What the task requires: Extract every line of the listing below that contains the word "furthest".

((

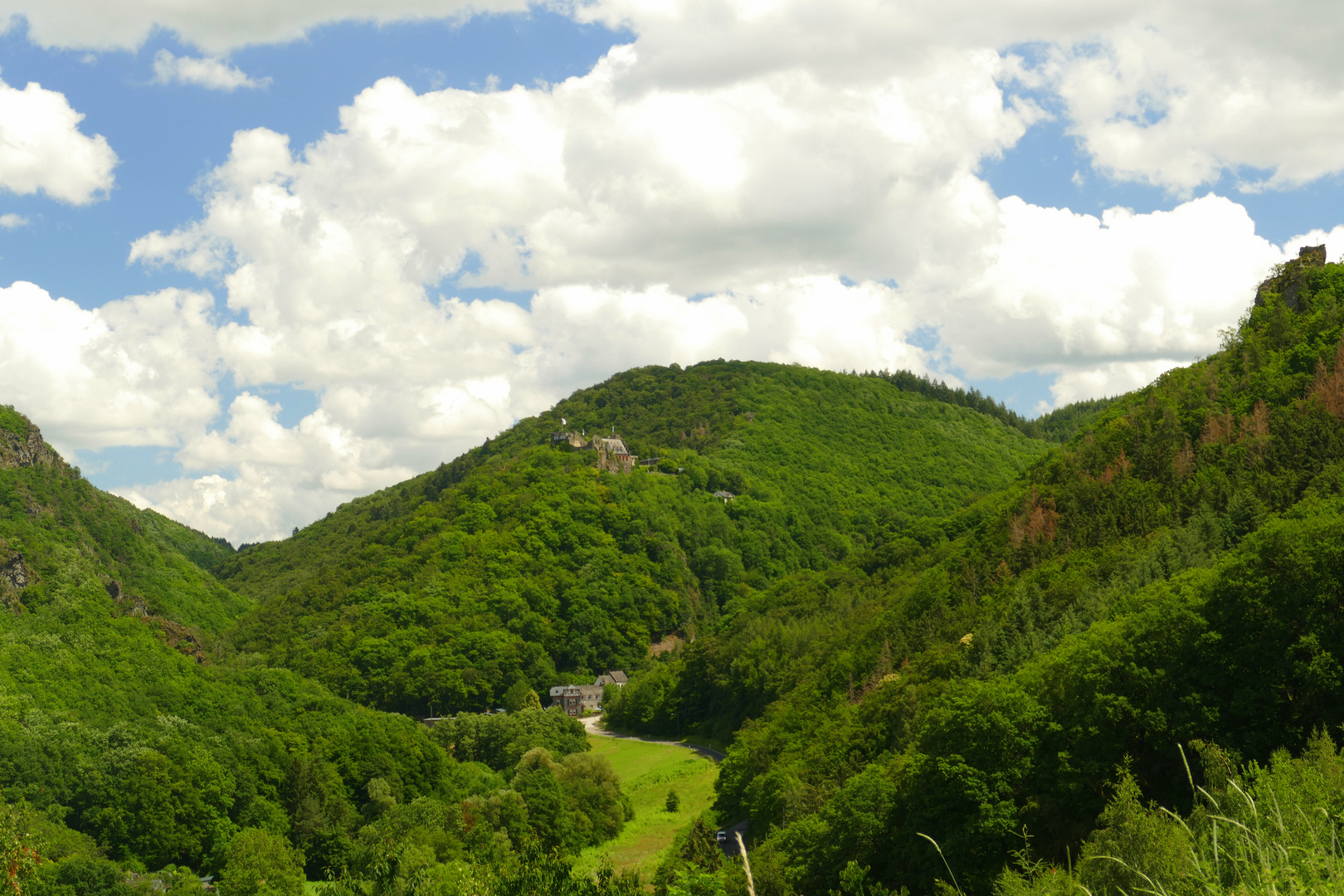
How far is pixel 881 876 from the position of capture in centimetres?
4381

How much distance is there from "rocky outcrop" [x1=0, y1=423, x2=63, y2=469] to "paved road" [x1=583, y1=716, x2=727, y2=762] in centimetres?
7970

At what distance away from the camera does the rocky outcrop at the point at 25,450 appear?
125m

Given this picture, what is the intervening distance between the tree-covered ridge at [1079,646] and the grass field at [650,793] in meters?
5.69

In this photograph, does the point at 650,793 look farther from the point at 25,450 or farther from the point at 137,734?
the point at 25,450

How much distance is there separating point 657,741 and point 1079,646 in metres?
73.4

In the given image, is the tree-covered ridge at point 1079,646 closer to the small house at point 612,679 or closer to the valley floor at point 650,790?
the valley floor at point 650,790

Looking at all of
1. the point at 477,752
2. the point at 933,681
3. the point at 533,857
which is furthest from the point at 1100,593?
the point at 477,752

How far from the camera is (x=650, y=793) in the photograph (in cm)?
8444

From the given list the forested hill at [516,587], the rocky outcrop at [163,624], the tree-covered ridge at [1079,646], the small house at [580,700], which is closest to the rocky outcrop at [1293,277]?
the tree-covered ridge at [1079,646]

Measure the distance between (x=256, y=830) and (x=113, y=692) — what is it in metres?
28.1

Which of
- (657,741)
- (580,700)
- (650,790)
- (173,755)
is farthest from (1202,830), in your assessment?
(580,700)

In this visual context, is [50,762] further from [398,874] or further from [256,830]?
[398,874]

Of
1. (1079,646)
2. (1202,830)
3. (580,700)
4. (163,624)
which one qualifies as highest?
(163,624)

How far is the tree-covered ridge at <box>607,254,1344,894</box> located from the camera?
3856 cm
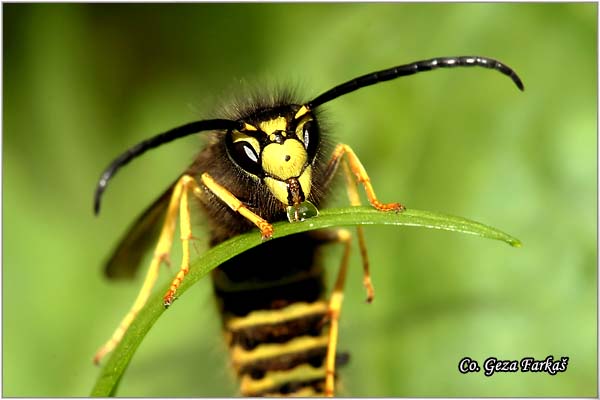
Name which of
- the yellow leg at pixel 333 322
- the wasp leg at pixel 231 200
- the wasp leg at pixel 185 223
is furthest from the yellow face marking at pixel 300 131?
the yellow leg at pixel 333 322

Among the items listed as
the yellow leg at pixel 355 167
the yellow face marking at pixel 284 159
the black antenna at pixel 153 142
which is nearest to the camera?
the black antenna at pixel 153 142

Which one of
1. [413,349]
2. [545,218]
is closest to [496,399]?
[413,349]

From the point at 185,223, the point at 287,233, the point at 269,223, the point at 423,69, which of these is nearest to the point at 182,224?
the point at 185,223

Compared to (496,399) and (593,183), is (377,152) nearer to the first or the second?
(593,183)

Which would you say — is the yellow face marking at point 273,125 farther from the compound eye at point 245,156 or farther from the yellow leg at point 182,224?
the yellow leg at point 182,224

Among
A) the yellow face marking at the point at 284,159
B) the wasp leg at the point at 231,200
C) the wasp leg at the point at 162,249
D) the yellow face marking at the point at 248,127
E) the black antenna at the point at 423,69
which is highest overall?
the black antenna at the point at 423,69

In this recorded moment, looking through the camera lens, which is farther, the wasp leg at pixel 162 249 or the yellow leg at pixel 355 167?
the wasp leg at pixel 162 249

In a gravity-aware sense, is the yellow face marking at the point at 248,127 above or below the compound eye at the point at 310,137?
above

))

Answer for this exercise:
which is furthest from the point at 1100,593?
is furthest from the yellow face marking at pixel 300 131?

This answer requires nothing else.